-- HOW TO COMPLETE THIS TASK --
Could you reproduce, from the records below, everything from the line with "Alimentos orgánicos. diferentes" down to the line with "family photo shoot with a horse apex", keeping both of those lines and changing nothing?

-- SUPPLIED MATERIAL --
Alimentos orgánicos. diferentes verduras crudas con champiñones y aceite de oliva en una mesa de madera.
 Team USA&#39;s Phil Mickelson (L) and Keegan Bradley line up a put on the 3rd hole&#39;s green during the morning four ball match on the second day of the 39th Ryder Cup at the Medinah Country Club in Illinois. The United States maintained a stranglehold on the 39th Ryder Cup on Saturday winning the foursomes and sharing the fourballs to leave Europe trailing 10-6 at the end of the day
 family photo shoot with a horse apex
==
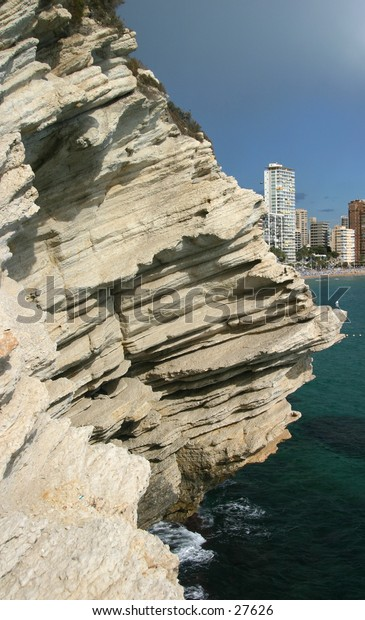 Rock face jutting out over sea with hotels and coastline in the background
==
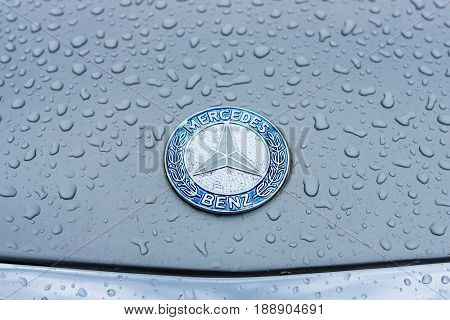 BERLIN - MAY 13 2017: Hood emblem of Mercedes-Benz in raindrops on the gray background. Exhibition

-- YOUR SOLUTION --
Alimentos orgánicos. diferentes verduras crudas con champiñones y aceite de oliva en una mesa de madera.
 Team USA&#39;s Phil Mickelson (L) and Keegan Bradley line up a put on the 3rd hole&#39;s green during the morning four ball match on the second day of the 39th Ryder Cup at the Medinah Country Club in Illinois. The United States maintained a stranglehold on the 39th Ryder Cup on Saturday winning the foursomes and sharing the fourballs to leave Europe trailing 10-6 at the end of the day
 family photo shoot with a horse apex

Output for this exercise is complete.